**WHAT NEEDS TO BE DONE**.
Restate word for word the lines in the listing below, starting at the line containing "Russell 1000 Stock" and ending at the line containing "6/18/12 InnerSmile Pro", both included; leave out the rest.

**RECORDS FOR THE TASK**.
_ _ _

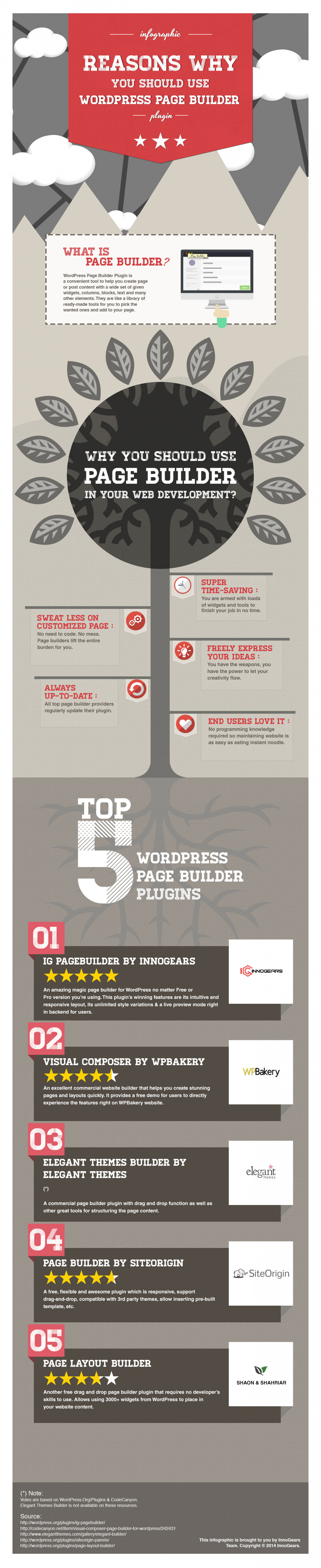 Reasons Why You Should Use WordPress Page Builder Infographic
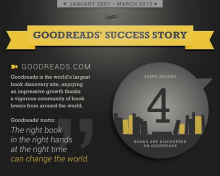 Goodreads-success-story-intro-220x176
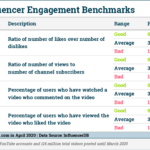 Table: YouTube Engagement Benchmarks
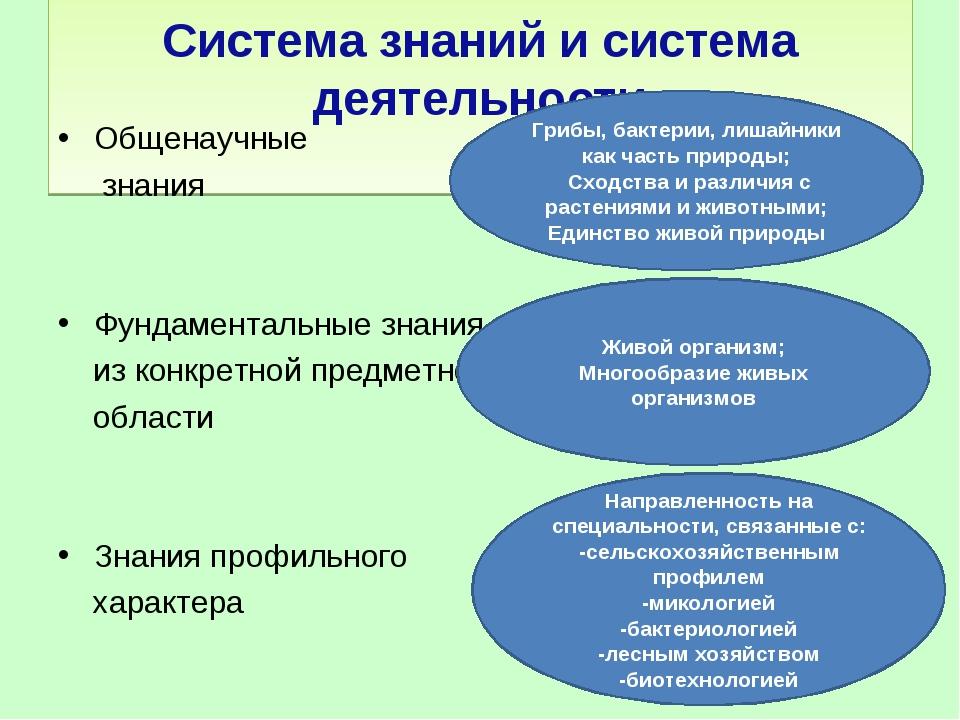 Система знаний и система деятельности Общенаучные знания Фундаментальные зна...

_ _ _

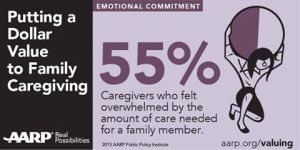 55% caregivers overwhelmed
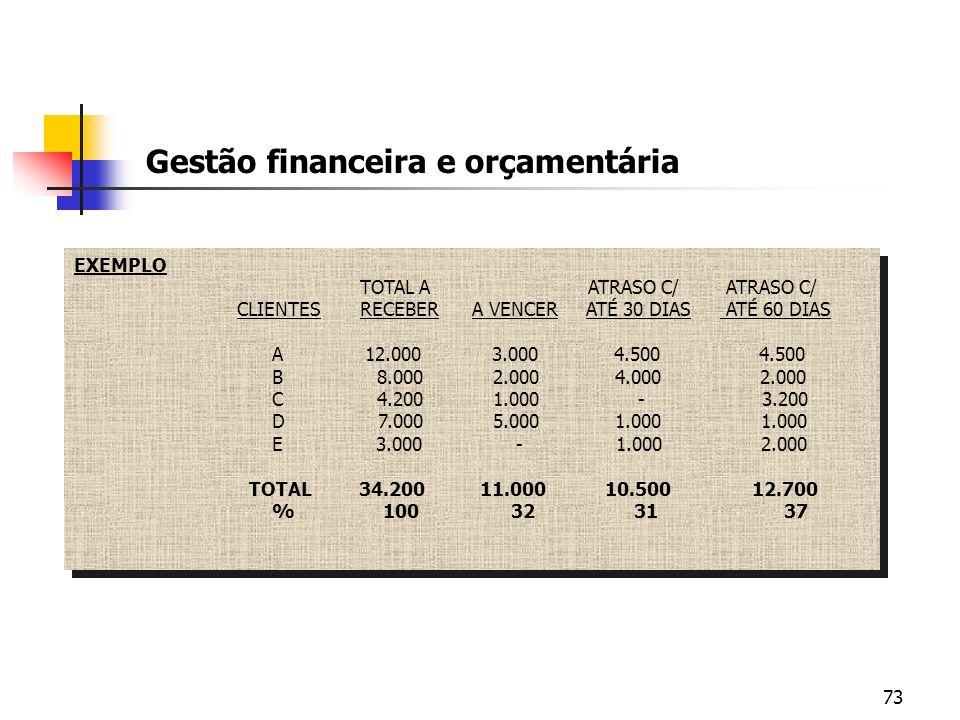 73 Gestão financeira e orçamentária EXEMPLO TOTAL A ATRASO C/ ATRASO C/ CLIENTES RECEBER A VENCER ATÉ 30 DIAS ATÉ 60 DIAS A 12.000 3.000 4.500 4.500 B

_ _ _

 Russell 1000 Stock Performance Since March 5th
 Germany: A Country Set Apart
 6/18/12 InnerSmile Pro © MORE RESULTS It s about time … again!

_ _ _

**TASK RESPONSE**.
 Russell 1000 Stock Performance Since March 5th
 Germany: A Country Set Apart
 6/18/12 InnerSmile Pro © MORE RESULTS It s about time … again!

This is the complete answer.